| Parts of the exercise |
(1) Return the part of the excerpt on poverty in Scotland that starts at "SCOTLAND was blighted" and ends at "a workless household.".
(2) Answer these questions from the excerpt on poverty in Scotland:
(a) How many children are living in poverty, according to the report?
(b) How many times more likely are people in the most deprived communities to have a drug-related death?
(c) Besides single parent families, which group is named as being at greatest risk?

| Excerpt to read |
SCOTLAND was blighted by poverty even before the pandemic, and, unless the . Scottish government takes urgent action, it will significantly miss child-poverty targets, the Joseph Rowntree Foundation (JRF) warns. “Stop walking and start running,” it tells the Scottish government.

The JRF report Poverty in Scotland 2021 was published this week. It identifies the lack of an adequate social-security system, and difficulty in gaining work that provides enough income, as the biggest areas for immediate action. One in four children are living in poverty, and the biggest risk factor is being in a workless household.

The respondents were members of the End Poverty Scotland Group, who were in paid work, studying, and/or volunteering, and who each had personal experience of living on a low income.

The human cost of poverty is described as “shocking”: people in the most deprived communities are 18 times more likely to have a drug-related death, and four times more likely to have an alcohol-related death. The difference in “healthy life expectancy” for men in the most deprived areas is 25 fewer years in good health than men in the least deprived areas, the report says. For women, the figure is 21.

Poverty in Scotland has been increasing since about 2010-13, and deep poverty has reached almost the same level as 20 years ago. “Shockingly, the poverty rate for people in minority ethnic families is more than double that of people in white families,” the report says. Other groups identified at greatest risk include single parent families and renters.

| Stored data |

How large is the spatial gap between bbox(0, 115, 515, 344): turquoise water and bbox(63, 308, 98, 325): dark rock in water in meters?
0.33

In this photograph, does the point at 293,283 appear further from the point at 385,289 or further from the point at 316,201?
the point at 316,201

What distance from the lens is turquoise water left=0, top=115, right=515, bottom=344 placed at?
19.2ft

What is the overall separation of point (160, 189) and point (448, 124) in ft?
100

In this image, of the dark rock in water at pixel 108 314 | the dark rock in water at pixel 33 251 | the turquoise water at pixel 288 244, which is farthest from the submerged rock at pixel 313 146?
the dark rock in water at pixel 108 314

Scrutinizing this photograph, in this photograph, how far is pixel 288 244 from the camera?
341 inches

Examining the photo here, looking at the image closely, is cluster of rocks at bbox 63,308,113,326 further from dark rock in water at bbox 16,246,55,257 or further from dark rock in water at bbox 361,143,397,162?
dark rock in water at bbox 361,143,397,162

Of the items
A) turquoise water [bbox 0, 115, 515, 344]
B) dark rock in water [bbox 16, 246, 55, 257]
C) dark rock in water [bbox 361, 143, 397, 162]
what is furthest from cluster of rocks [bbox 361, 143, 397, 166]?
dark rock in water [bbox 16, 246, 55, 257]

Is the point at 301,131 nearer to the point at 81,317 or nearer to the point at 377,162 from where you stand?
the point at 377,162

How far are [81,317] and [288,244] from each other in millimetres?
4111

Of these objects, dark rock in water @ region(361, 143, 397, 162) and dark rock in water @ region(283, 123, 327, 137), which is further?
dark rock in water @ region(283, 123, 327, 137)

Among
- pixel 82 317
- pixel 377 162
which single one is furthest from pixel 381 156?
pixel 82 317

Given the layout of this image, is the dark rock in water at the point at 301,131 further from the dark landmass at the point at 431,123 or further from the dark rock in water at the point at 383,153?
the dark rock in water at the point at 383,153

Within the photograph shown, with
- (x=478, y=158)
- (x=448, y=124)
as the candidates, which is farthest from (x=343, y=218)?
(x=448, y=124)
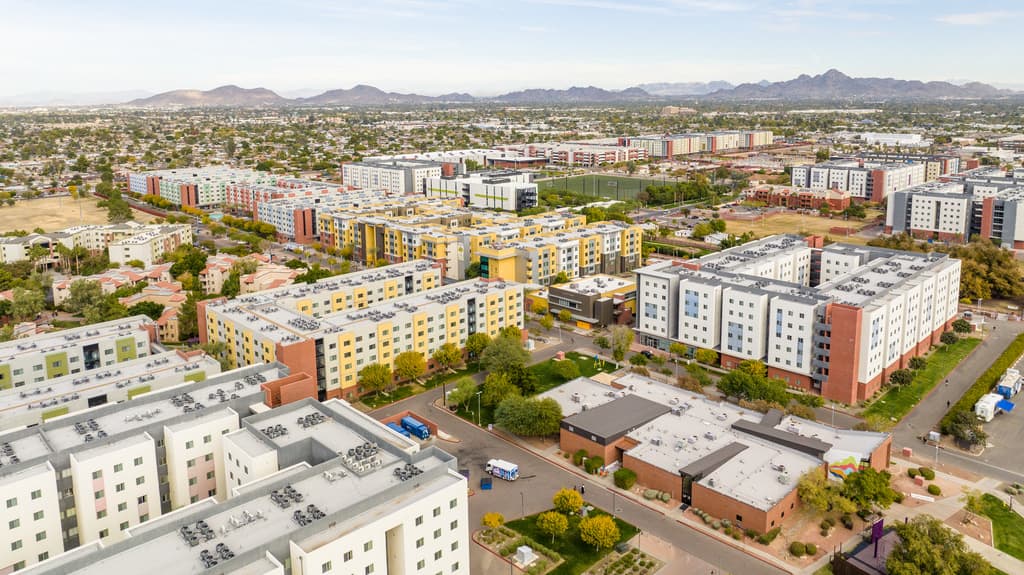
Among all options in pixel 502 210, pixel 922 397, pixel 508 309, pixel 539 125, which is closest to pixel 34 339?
pixel 508 309

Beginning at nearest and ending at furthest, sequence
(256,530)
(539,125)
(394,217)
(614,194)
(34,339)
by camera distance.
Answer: (256,530) → (34,339) → (394,217) → (614,194) → (539,125)

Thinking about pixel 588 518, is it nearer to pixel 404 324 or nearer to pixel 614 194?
pixel 404 324

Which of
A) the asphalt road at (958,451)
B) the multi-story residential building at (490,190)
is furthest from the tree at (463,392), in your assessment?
the multi-story residential building at (490,190)

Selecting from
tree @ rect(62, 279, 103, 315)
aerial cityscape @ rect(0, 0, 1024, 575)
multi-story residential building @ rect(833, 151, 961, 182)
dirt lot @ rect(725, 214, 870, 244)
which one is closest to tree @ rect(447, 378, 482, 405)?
aerial cityscape @ rect(0, 0, 1024, 575)

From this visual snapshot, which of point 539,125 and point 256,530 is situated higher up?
point 539,125

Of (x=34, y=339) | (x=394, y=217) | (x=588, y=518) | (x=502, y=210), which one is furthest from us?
(x=502, y=210)

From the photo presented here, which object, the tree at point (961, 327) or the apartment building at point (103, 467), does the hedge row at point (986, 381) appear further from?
the apartment building at point (103, 467)

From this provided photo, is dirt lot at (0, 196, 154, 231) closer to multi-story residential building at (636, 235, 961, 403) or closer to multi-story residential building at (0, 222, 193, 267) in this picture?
multi-story residential building at (0, 222, 193, 267)
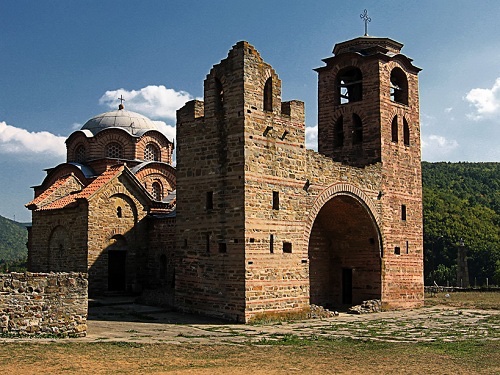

| Results of the exercise |
(1)
SCOTLAND was blighted by poverty even before the pandemic, and, unless the . Scottish government takes urgent action, it will significantly miss child-poverty targets, the Joseph Rowntree Foundation (JRF) warns. “Stop walking and start running,” it tells the Scottish government.

The JRF report Poverty in Scotland 2021 was published this week. It identifies the lack of an adequate social-security system, and difficulty in gaining work that provides enough income, as the biggest areas for immediate action. One in four children are living in poverty, and the biggest risk factor is being in a workless household.

(2)
(a) One in four children.
(b) 18 times more likely.
(c) Renters.